Registered Staff in Nursing, Midwifery, Health Visiting and PAMS

  52.  UNISON believes that the current UKCC Education Commission reviewing Project 2000 should tip the balance back towards assessed clinical competence (in pre- and post-registration courses) and away from academic based knowledge.

  53.  UNISON favours the integration of Project 2000 and degree courses with relevant Care NVQs/SVQs (particularly those at level 3) and also incorporating newly-developed national occupational standards linked to particular clinical placements students. (Considerable ground-work for this has already been undertaken as part of the 1995 NHSE Study entitled "Utilising National Occupational Standards as a Complement to Nursing Curricula"—Executive Summary attached as Appendix 2.) This means that nursing assistants/auxiliaries and support staff entering such courses will be in the fast lane on the clinical front and will be able to focus more on developing their knowledge, communication and cognitive skills. In the higher grades UNISON supports the development of extended role through nurse practitioners, clinical nurse specialists and so on although we do not see so called "supernurses" as addressing the problem of proper recognition for all nursing staff.
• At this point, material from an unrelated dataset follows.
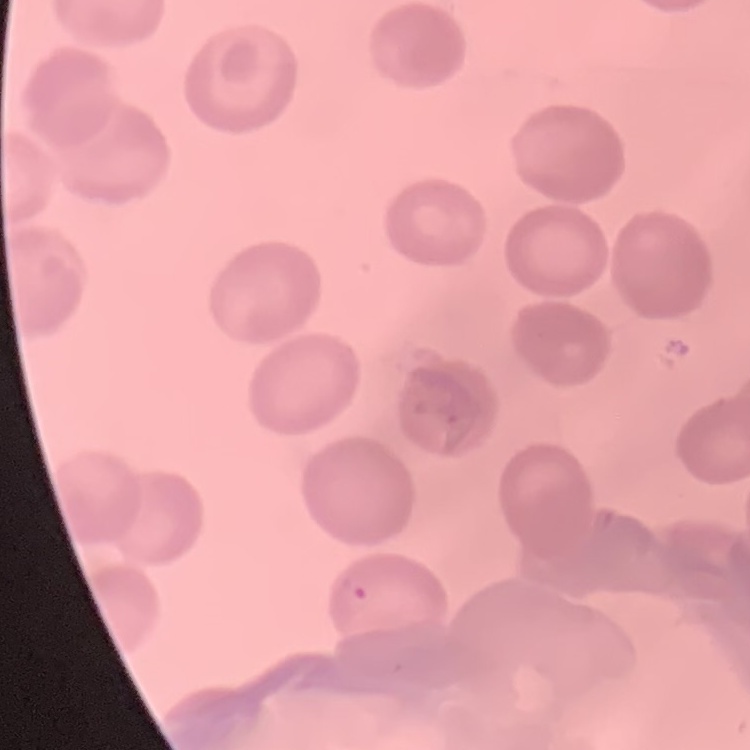

No rouleaux formation.

Stained with either Field's or Giemsa. Square crop of a larger photomicrograph. Thin peripheral smear.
  54.  The widespread development of more qualified support staff will mean the acceptance of different "levels" of care staff. However, UNISON has always been in favour, for example, of retention of E/Ns, and only wished to get rid of the abuse of them, eg via Rule 18(2). Opportunities need to be opened up for enrolled nurses to be recognised for developing their role as well as opportunities for conversion.

  55.  We believe there should be a proper system which allows people to progress fluidly into further training and qualifications, whilst at the same time properly rewarding them for the skills they can already demonstrate. This goal can partly be realised through the new NHS pay framework, with a common pay spine, and this is fundamental to this evidence.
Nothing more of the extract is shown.